Inez tapped the pencil against her lips and thought of the two bags of unassayed rocks in the saloon’s safe. All of a sudden, she was less anxious to track down Chet and hand over the samples. Less willing to break the last, concrete link between Chet Donnelly and Joe Rose.
Finally, Inez set pencil to the paper. "Not yet. First, we talk to Nils Hansen. Then, we visit the City Recorder’s Office. We start tomorrow."
999
Tuesday morning, Inez and Susan advanced through the maze of sacks labeled "Breece Mine" to the counter of Jay G. Kelley and Company’s Assay Office.

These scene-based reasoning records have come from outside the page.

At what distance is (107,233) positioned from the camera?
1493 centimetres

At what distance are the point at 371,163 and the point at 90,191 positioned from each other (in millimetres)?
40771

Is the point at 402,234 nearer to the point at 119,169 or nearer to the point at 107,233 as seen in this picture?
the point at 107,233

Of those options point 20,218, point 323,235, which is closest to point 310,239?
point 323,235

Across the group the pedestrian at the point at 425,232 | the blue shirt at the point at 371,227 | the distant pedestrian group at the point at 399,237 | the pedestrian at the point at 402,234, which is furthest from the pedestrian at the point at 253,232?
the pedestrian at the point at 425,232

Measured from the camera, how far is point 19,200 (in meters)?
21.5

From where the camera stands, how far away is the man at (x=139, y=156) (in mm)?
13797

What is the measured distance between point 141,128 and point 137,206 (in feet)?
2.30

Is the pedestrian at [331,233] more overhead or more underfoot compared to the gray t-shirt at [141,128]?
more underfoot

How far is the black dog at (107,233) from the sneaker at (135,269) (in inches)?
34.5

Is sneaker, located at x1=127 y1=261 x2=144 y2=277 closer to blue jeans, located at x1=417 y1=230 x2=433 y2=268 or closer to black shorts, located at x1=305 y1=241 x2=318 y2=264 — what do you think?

Inez nudged Susan, who said primly to the counterman, "Mr. Hansen, please."
The counterman peered at Inez, recognition chasing surprise across his face. She pegged him as one of Nils’ companions at Joe’s funeral. He disappeared into the back, shouting, "Hansen, you’ve got visitors."
Nils emerged, saw Inez, and stopped dead in his tracks. His aghast expression was easy to read; his tone merely confirmed his dismay. "Mrs. Stannert!" Catching sight of Susan, Nils controlled his voice, with obvious effort. "Miss Carothers."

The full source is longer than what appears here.